OBITUARY: RAY BUCKTON
Raymond William Buxton, trade unionist: born Rillington, Yorkshire 20 October 1922; General Secretary, Aslef 1970-87; member, TUC General Council, 1973-86, chairman 1983-84; married 1954 Barbara Langfield (two sons); died Albufeira, Portugal 7 May 1995.
If there has been a sea change - and there certainly has - in the attitude of many on the Left towards civil nuclear power, it must be traced to the activity of Tusne (Trade Unions for Safe Nuclear Energy), writes Tam Dalyell. Along with the chairman of Tusne, Bill Morgan, of the Engineering Workers Union, and Gordon Lee, of the TUC, Ray Buckton was a moving spirit in Tusne. Moreover, Buckton brought to Tusne's cause impeccable left-wing credentials not only as a celebrated Aslef leader but as the most stalwart friend of the miners in their various hours of need in the 1970s and 1980s.
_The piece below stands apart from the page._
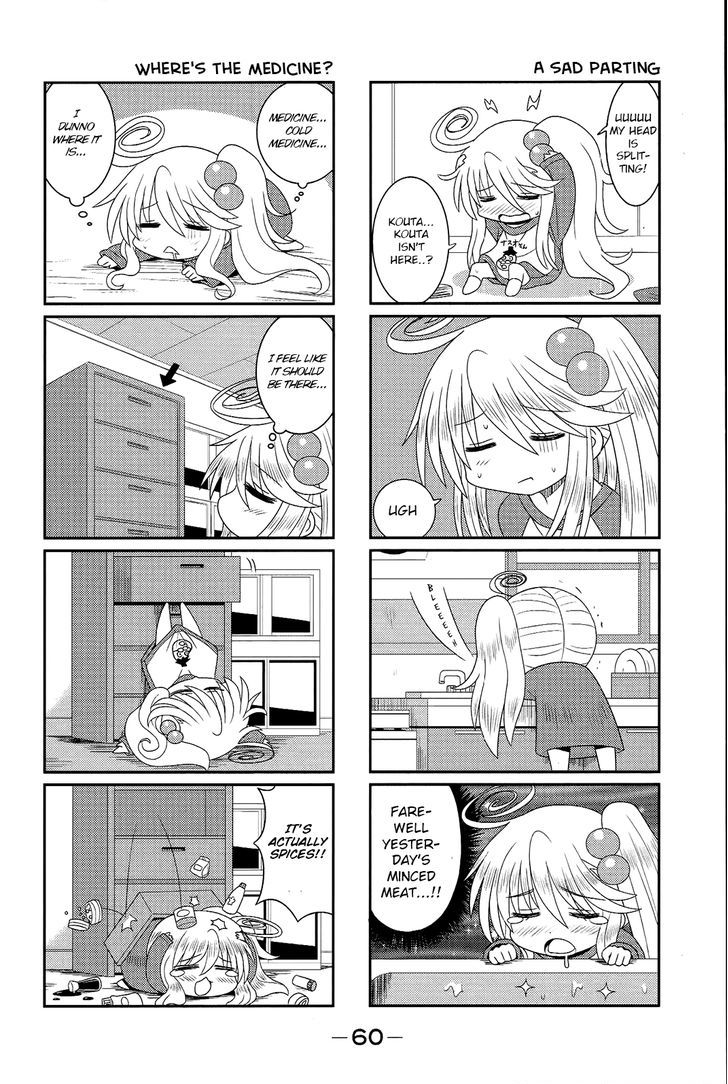 Komori-Chan Wa Yaruki O Dase Chapter 7 #2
For six years at Blackpool and Brighton Ray Buckton, Gavin Laird, Jim Mowat, representing the transport workers, and I have shared a Tusne Sunday morning fringe meeting at the Labour Party Conference. Last October Buckton, gallant in obvious pain, described how in hospital he had been taken by nurses to see "piles of radioactive waste - far less care is taken in hospital of radioactive substances than in the nuclear industry".
Buckton had made himself a real expert on hazardous materials and was for 15 years a member of the Dangerous Substances Advisory Committee. He was one of the founders of the Council for Transport of Radioactive Materials.
Sir Richard Morris, chairman of Nirex, told me: "Ray was far more than a token trade-union figure on the Nirex board. He was wise, useful, and brave and the British nuclear industry owes a very great deal to Ray Buckton's good sense and guts."
Buckton was the champion of several unpopular causes in transport and industry, which partly on account of his courageous espousal came to be seen widely as valid causes. Ray Buckton could alter other people's perspectives.